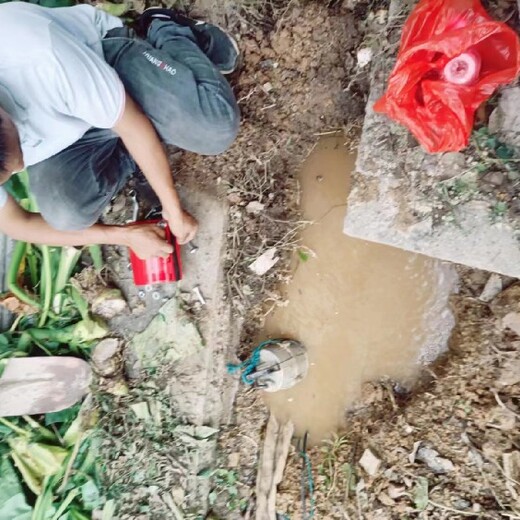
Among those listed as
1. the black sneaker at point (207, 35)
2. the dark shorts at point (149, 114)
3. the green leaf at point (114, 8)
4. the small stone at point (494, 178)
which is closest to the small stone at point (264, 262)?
the dark shorts at point (149, 114)

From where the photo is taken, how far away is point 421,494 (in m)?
1.90

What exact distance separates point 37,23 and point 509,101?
125 centimetres

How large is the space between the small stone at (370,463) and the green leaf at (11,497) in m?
1.17

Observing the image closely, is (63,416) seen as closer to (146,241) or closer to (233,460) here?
(233,460)

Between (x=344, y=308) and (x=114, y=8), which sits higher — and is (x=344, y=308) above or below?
below

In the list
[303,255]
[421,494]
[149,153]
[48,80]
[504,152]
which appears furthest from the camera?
[303,255]

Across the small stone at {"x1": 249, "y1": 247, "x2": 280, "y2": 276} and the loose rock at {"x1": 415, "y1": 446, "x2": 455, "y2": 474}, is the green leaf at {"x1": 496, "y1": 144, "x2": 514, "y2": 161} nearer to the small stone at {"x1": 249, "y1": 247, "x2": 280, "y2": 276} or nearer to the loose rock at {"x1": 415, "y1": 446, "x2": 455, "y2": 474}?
the small stone at {"x1": 249, "y1": 247, "x2": 280, "y2": 276}

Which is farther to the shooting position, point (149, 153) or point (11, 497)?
point (11, 497)

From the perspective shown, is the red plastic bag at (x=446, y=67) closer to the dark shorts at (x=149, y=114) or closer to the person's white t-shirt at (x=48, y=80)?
the dark shorts at (x=149, y=114)

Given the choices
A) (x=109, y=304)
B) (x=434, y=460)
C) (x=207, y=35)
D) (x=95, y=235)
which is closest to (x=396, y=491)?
(x=434, y=460)

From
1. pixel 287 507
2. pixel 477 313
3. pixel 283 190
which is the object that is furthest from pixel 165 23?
pixel 287 507

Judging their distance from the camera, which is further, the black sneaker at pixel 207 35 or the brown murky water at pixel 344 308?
the brown murky water at pixel 344 308

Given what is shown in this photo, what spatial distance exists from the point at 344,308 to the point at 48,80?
125cm

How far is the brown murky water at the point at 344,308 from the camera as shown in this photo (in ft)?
6.66
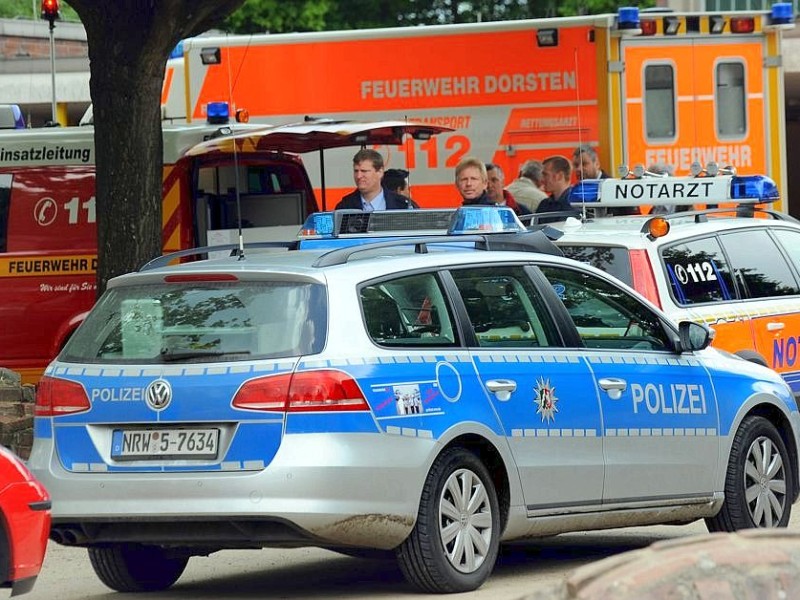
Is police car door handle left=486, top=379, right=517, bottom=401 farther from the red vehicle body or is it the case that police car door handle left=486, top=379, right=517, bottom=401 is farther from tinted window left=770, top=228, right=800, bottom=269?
tinted window left=770, top=228, right=800, bottom=269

□ □ □ □ □

* _EXERCISE DIRECTIONS_
Write out the lines of the material from the one containing "Judging their distance" through the last, exactly and only those. Leave every picture out.

* _SOLVED PROBLEM_
Judging their distance from the camera, which is further, the black sneaker at pixel 207 35 or the brown murky water at pixel 344 308?
the brown murky water at pixel 344 308

Given what is shown in this photo, what spatial distance exists from the point at 344,308 to the point at 48,80?
125cm

How far is the brown murky water at the point at 344,308 from the camera as shown in this photo (in ft)?
6.66
Is police car door handle left=486, top=379, right=517, bottom=401 farther from the red vehicle body or is it the case that police car door handle left=486, top=379, right=517, bottom=401 is farther from tinted window left=770, top=228, right=800, bottom=269?
tinted window left=770, top=228, right=800, bottom=269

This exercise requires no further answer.